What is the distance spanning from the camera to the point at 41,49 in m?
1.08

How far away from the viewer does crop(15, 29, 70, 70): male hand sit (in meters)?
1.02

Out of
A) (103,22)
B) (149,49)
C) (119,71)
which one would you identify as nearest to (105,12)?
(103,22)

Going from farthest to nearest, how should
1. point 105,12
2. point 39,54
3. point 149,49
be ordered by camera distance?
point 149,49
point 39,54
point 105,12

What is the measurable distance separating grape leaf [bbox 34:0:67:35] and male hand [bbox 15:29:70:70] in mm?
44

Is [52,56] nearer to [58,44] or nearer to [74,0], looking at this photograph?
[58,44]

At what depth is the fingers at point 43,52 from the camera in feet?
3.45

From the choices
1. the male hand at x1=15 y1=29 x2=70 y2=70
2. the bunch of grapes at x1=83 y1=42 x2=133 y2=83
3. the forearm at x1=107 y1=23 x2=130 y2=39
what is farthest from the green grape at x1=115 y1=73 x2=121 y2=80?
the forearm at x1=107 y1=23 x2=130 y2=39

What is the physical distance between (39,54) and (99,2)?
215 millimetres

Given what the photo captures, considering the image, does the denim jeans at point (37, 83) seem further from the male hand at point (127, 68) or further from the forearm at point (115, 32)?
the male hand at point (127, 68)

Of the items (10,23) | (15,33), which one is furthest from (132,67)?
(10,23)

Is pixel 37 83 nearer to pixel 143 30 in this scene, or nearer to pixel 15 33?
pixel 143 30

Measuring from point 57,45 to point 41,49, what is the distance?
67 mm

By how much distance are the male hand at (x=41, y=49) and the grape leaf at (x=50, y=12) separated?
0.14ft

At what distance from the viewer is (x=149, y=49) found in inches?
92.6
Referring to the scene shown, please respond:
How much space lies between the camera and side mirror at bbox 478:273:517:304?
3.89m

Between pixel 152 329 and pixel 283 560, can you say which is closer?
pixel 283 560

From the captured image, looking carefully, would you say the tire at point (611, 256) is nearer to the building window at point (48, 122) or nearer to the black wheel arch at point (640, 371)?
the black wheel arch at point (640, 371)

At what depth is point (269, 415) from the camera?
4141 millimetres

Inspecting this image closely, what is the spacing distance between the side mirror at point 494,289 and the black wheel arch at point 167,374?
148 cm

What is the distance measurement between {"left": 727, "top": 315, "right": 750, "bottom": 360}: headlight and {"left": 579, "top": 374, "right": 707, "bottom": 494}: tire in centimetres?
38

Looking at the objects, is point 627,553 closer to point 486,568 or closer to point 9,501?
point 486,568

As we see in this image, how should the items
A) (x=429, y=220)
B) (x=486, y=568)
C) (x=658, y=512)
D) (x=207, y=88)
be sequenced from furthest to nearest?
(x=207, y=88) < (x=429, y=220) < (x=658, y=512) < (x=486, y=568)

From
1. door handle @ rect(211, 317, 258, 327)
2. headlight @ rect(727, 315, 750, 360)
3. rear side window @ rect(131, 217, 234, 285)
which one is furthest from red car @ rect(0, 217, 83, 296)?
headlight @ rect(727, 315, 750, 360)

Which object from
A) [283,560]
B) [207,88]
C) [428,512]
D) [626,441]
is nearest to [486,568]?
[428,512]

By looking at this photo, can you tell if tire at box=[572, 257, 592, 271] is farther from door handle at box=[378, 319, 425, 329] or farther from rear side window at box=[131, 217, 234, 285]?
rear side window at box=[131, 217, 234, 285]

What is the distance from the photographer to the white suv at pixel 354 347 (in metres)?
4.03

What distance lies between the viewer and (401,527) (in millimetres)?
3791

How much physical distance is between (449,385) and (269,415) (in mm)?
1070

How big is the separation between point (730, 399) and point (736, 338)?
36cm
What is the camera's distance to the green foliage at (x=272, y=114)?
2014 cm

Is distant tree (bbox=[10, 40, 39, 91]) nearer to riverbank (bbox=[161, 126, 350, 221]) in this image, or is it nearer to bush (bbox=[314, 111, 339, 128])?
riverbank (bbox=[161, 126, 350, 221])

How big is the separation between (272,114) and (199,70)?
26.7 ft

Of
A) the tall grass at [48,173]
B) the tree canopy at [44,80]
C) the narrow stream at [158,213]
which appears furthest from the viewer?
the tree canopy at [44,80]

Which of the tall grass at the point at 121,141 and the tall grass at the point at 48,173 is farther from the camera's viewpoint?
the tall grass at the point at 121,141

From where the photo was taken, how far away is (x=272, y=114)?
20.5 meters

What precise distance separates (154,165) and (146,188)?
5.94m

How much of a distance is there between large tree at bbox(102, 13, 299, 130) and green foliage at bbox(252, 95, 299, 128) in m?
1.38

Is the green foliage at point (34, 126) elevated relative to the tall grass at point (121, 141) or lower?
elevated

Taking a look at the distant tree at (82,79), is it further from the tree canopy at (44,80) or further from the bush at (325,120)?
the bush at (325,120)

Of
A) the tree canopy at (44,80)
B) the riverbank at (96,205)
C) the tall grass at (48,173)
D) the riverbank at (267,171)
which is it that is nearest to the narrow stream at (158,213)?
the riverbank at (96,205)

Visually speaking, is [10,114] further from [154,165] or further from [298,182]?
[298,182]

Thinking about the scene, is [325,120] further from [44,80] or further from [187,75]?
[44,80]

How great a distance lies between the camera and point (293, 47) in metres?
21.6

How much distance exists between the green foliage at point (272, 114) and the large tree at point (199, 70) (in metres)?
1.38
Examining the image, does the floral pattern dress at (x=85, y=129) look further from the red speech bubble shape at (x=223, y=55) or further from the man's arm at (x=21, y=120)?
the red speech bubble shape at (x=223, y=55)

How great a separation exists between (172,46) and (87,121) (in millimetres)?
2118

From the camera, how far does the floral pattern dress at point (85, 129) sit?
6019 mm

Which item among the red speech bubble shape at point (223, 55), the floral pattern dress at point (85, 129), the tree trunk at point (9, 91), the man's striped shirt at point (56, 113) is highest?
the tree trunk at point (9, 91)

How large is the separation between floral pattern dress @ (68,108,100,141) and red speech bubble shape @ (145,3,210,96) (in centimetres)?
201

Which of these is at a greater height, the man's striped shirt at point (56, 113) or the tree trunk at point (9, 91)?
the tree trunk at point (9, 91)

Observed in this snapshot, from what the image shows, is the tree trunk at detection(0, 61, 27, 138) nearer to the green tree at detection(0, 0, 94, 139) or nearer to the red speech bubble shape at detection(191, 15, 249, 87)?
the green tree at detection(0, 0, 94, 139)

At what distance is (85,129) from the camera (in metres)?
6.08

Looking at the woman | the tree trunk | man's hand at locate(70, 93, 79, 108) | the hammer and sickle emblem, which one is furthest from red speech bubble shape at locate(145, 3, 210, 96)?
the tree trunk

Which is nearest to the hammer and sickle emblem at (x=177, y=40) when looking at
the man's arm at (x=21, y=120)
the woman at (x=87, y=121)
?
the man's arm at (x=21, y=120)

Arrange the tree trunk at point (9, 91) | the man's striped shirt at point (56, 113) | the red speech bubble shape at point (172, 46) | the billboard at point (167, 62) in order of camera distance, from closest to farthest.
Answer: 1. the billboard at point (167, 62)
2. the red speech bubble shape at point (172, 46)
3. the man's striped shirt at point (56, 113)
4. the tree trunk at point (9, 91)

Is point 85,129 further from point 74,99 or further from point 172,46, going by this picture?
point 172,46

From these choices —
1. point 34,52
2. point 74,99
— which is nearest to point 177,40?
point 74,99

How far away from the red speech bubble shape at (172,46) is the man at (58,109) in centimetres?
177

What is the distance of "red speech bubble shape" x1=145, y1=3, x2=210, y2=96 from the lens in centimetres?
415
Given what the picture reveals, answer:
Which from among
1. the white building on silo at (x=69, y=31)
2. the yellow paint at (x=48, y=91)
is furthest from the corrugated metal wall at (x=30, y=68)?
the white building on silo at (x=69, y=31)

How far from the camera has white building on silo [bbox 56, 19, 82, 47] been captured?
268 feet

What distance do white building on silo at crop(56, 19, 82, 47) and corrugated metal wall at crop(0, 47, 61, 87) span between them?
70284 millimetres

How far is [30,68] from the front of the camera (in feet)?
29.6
^^^^^^^^^^^^^^^^
Aim
Starting at the line that contains "What distance do" and continuing through the last of the items, reproduce those lines with "corrugated metal wall" renamed to "sheet metal siding", leaving all other text unchanged.

Task answer
What distance do white building on silo at crop(56, 19, 82, 47) and sheet metal siding at crop(0, 47, 61, 87) span between them?
70284 millimetres

How far is [30,68] from the front of the camera (in feet)?
29.6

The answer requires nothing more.